Blend and drink, that easy.

Portabello Tenderloin
2 T butter
2 cloves garlic
1/2 cup green onions
3 portabello mushroom caps, sliced
1/2 cup red wine
1 1/2 lbs. beef tenderloin (it is supposed to be buffalo, but i am not that brave)
garlic,salt and pepper
3 slices turkey bacon

In a skillet add the butter, garlic, green onions and mushroom caps. Saute 1 min. and add red wine. Simmer until all the liquid is dissolved. Lay the mixture down the center of the tenderloin and roll. Secure with toothpicks, twine or the handy dandy rubberbands that go into the oven (Thanks Ricky & Nissa). Bake at 300 until the meat is done to your liking. I baked for 15 min. (mine was thin though).

Coconut Shake
2 cups vanilla almond milk
1 1/2 frozen bananas
2 light coconut milk ice cubes (yup, just pour the milk into your ice cube tray and freeze)
1 t honey
Sprinkle of nutmeg

Blend and sprinkle....

Thai spiced mango and prawns
5 T coconut milk
1 T thai red curry paste
2 T fresh cilantro chopped
1 small red chili, seeds removed and chopped
2 cloves garlic, minced
1 lime (juice & zest)
2 ripe mangoes
2 lbs. Tiger prawns
2 t coconut oil (I couldn't find any gotta love Germany, so i omitted completely and the dish was fine!)

Truthfully... I threw it ALL in the pan and cooked it until done.

Curried Quinoa Greens with Coconut Dressing

2/3 cup quinoa
2 1/2 cups water or vegetable broth
3 cups kale, chopped
1 t curry powder
pinch salt
3 T light coconut milk
2 t lime juice
1/3 t curry powder
1/3 t agave nectar (I couldn't find this... i did now... anyway i used peach... it was good too!)
1/3 cup peanuts

In a dry saute pan heat quinoa for 5-6 min. on medium. It will pop, fun! Add everything down to the salt, cover and raise temp to high. Let the quinoa absorb the liquid 15 min. Transfer to a bowl.

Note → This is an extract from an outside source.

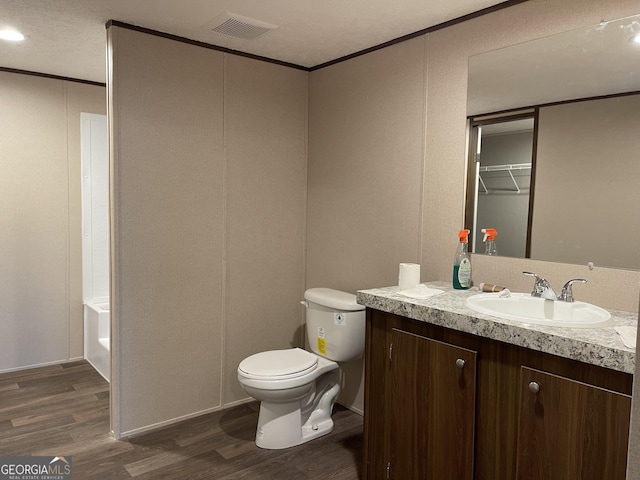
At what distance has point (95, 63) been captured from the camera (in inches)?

Mix the rest, pour over quinoa and toss.

Spiced Pear Sorbet
4 anjou pears
1/2 cup pear juice or apple cider
1-2 T ginger juice (grate the ginger then squeeze the juice out of the shavings. Please do not cut your finger like I did)
7 whole cloves (I would use half)
2-3 T crystallized ginger
1/4 t vanilla

Cut the pears into 8ths. In a sauce pan toss your pears slices, juices, and cloves. Bring to a rapid boil, stir and cover lowering the heat. Simmer 10-20 min until the pears are very soft.

Transfer to a bowl, cover and freeze over night.

Remove the bowl and thaw. Process the crystallized ginger until pebble size, remove to a dish. Process the pears until creamy. Stir in the vanilla and ginger, serve.